Furthermore, the defenses under negligence are numerous – contributory negligence, volenti non fit injuria etc. This inconvenience is in addition to the fact that the burden of proof in cases of negligence lies upon the plaintiff. These inconveniences arguably cause multiple obstructions in the way of the plaintiff’s relief. In the view of the plaintiff, this obstruction to his or her justice is can be circumvented when they file for trespass. Firstly, defenses in trespass are limited. Secondly, authorities maintain that the onus of proof lies with the defendant. This is the primary advantage for those seeking relief, ‘the burden for disproving fault lies with the defendant’. Therefore, trespass helps protect the rights of the plaintiff.

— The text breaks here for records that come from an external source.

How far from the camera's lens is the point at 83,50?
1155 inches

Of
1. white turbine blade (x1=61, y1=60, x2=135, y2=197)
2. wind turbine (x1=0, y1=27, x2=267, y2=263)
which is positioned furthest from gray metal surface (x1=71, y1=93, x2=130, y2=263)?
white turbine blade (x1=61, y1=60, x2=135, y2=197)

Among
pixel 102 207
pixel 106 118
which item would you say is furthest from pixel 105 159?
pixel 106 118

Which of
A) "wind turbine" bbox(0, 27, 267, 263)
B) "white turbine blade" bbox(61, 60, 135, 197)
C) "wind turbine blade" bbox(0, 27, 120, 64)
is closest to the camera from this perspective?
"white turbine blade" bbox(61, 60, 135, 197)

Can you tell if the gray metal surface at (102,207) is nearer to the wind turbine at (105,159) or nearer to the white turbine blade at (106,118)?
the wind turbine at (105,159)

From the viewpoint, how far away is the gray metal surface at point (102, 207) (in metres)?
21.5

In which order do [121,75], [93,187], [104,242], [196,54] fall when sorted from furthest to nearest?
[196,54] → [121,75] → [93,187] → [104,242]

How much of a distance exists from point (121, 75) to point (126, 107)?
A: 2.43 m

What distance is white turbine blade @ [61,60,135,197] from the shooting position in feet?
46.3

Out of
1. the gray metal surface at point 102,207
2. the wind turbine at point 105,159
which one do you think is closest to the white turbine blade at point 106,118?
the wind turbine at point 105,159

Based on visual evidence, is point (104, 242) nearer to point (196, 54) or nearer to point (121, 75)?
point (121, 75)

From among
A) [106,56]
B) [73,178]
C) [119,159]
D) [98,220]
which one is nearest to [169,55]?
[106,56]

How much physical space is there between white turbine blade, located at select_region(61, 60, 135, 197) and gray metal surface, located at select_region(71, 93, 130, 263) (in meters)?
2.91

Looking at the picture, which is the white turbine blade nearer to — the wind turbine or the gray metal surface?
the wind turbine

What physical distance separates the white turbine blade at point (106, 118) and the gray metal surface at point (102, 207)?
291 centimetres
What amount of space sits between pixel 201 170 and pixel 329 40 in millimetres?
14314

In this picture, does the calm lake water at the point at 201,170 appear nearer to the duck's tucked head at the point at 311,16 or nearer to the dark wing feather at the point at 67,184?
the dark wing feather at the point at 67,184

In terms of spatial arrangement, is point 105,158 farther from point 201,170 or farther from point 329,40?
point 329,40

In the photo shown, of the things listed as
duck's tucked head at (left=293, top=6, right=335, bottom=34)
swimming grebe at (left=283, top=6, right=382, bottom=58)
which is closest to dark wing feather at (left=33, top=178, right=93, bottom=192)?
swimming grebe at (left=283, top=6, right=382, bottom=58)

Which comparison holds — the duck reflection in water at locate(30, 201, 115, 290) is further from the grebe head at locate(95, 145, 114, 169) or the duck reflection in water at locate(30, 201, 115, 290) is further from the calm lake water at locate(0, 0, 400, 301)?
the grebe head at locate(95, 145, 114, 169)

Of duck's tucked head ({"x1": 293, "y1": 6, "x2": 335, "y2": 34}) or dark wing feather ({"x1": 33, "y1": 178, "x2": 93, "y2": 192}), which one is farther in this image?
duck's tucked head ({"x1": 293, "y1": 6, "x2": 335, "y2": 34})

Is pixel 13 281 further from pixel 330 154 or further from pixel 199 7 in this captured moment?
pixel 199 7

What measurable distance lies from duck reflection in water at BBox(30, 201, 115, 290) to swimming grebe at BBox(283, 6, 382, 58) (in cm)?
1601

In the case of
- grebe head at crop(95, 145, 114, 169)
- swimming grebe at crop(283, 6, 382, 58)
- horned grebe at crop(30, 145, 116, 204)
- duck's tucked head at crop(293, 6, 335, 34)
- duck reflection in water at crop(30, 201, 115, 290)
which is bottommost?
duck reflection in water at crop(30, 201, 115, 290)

Therefore, while it is argued that negligence is the tort of the day, this paper has proven that there are innumerable aspects of trespass which make it critical to the fairness of tort law. In short, trespass offers the individual an area in which he or she is able to protect agency far more than in cases of negligence. Often, negligence is rendered insufficient, and the tort of trespass is availed for the restoration of justice. It makes sure that no tortfeasor walks freely at the expense of the aggrieved party. Most importantly, it maintains a balance between the various facets in the tort law system.